→ Dataset extract:
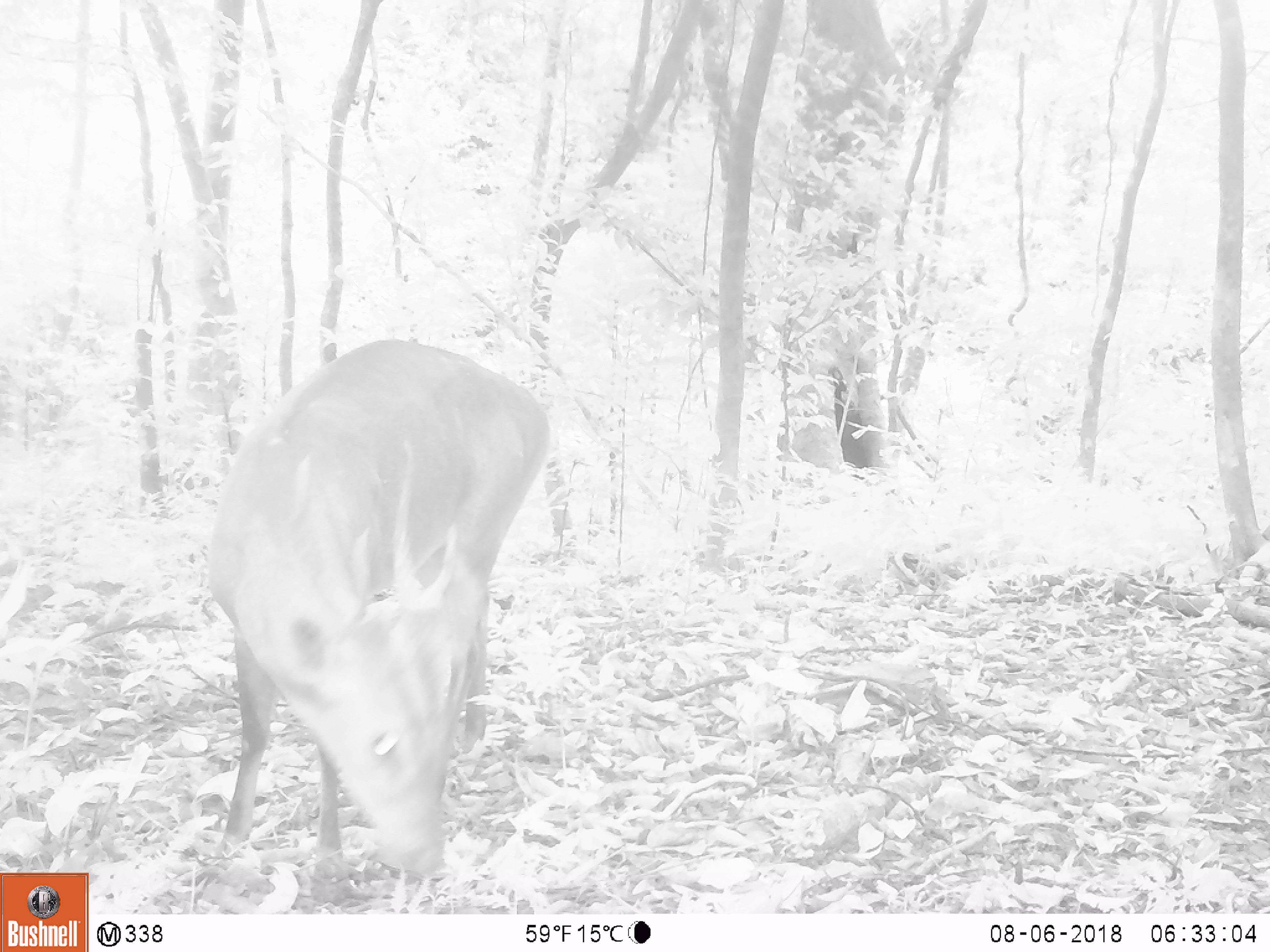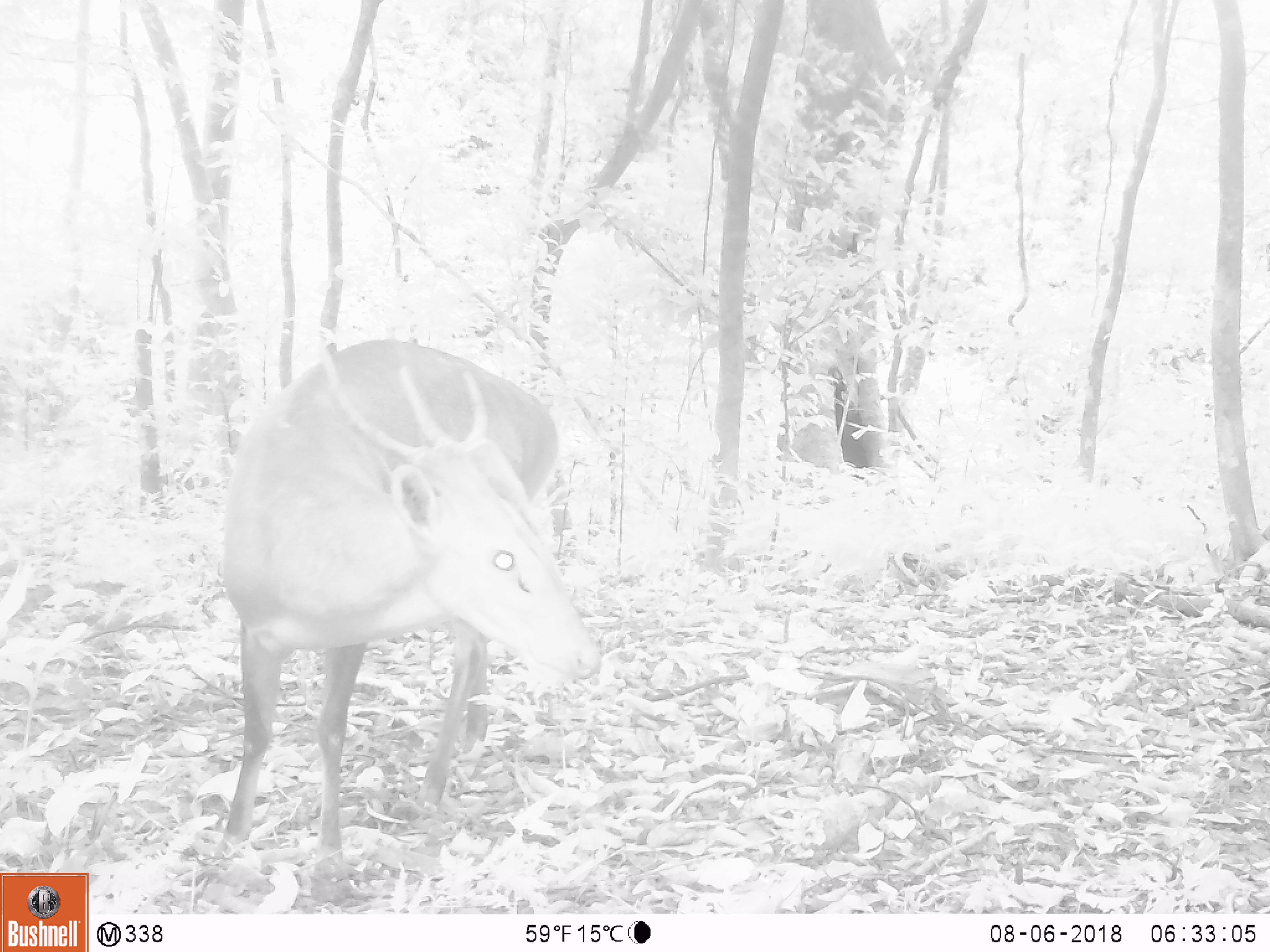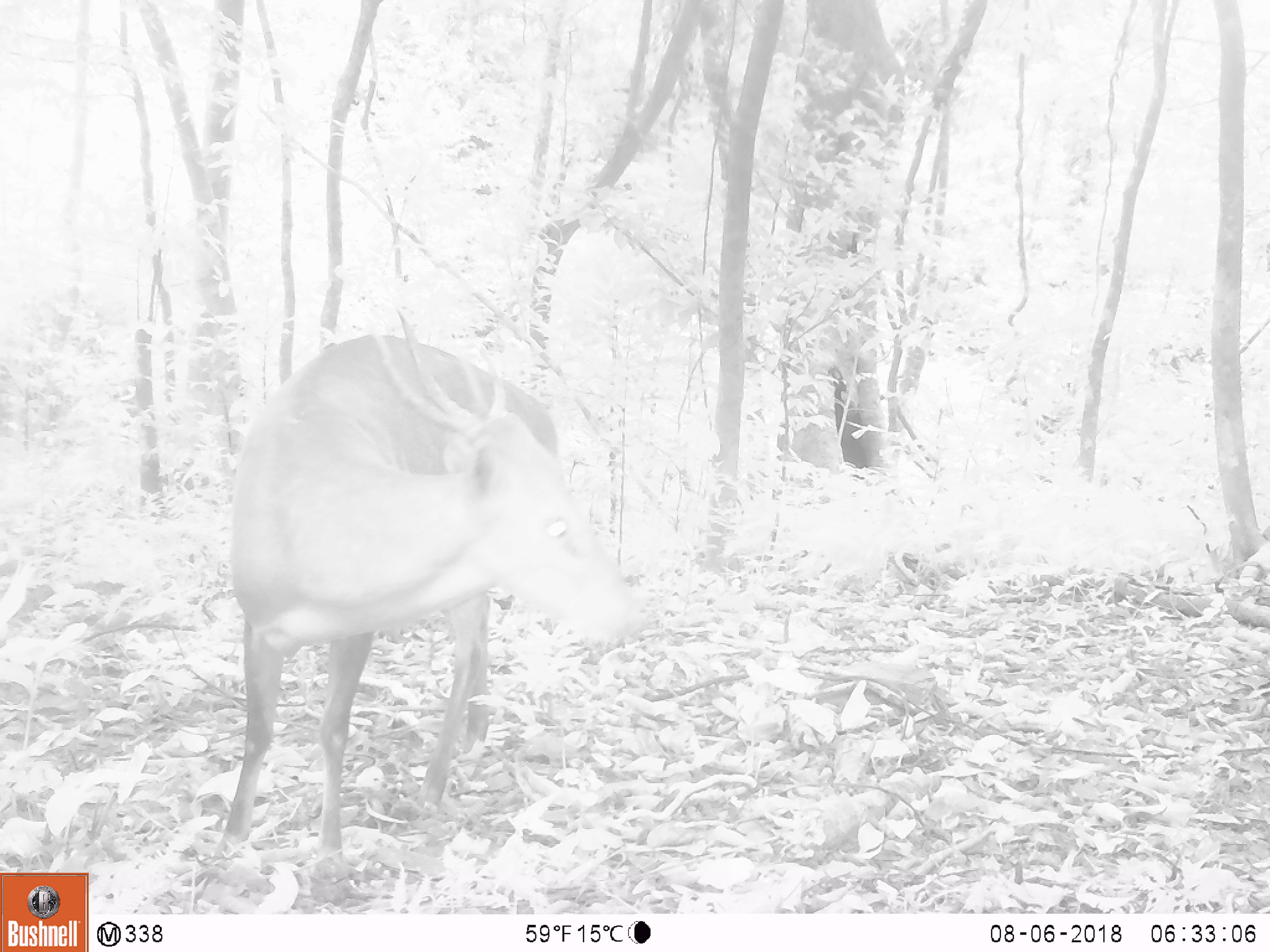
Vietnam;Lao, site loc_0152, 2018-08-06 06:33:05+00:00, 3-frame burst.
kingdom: Animalia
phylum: Chordata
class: Mammalia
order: Artiodactyla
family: Cervidae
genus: Muntiacus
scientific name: Muntiacus vuquangensis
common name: large-antlered muntjac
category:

→ Assignment: Leave out the pictures and output the rest of the records exactly.

→ Result of this exercise:
Vietnam;Lao, site loc_0152, 2018-08-06 06:33:05+00:00, 3-frame burst.
kingdom: Animalia
phylum: Chordata
class: Mammalia
order: Artiodactyla
family: Cervidae
genus: Muntiacus
scientific name: Muntiacus vuquangensis
common name: large-antlered muntjac
category:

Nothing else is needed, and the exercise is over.